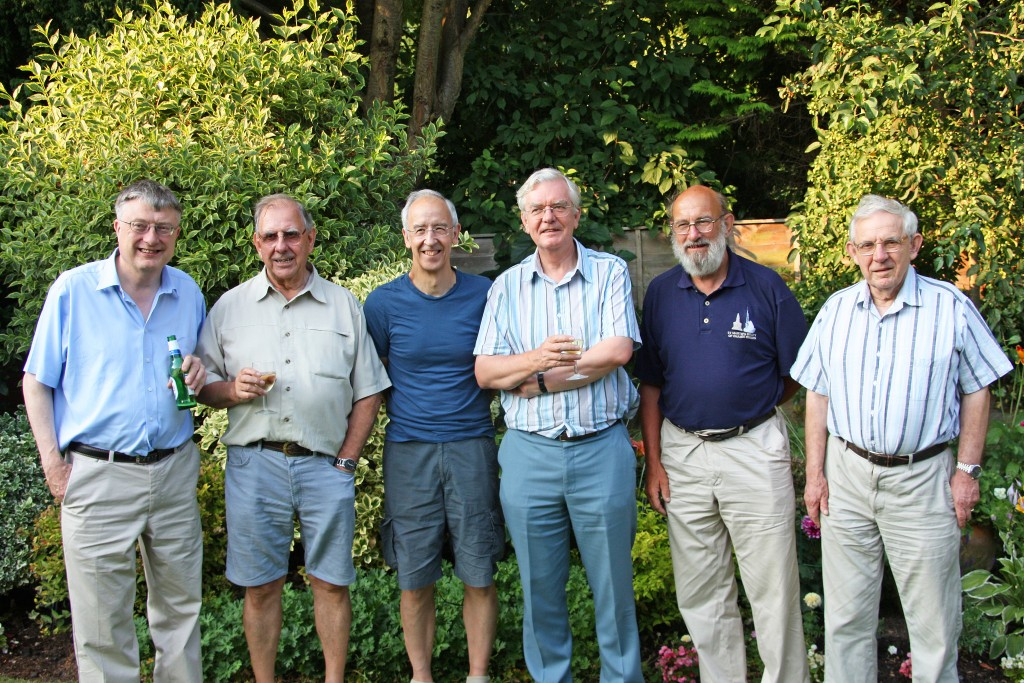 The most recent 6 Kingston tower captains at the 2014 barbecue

—————

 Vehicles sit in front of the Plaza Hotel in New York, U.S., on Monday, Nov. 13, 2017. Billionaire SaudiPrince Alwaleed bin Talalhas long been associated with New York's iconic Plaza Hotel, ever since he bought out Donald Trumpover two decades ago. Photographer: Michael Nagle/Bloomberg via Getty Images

—————

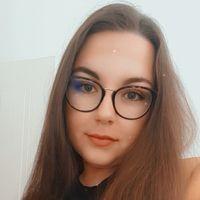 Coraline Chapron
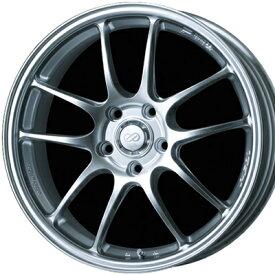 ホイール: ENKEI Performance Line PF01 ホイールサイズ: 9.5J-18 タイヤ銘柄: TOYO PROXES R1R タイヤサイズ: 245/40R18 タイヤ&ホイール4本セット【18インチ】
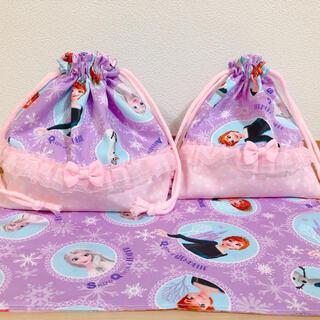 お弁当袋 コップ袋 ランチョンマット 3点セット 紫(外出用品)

—————

_Goal of the exercise:_
Using the data above, copy exactly the lines from the one containing "ホイール: ENKEI Performance" to the one containing "お弁当袋 コップ袋 ランチョンマット 3点セット 紫(外出用品)", inclusive. Exclude the pictures.

_Result for this task:_
 ホイール: ENKEI Performance Line PF01 ホイールサイズ: 9.5J-18 タイヤ銘柄: TOYO PROXES R1R タイヤサイズ: 245/40R18 タイヤ&ホイール4本セット【18インチ】
 お弁当袋 コップ袋 ランチョンマット 3点セット 紫(外出用品)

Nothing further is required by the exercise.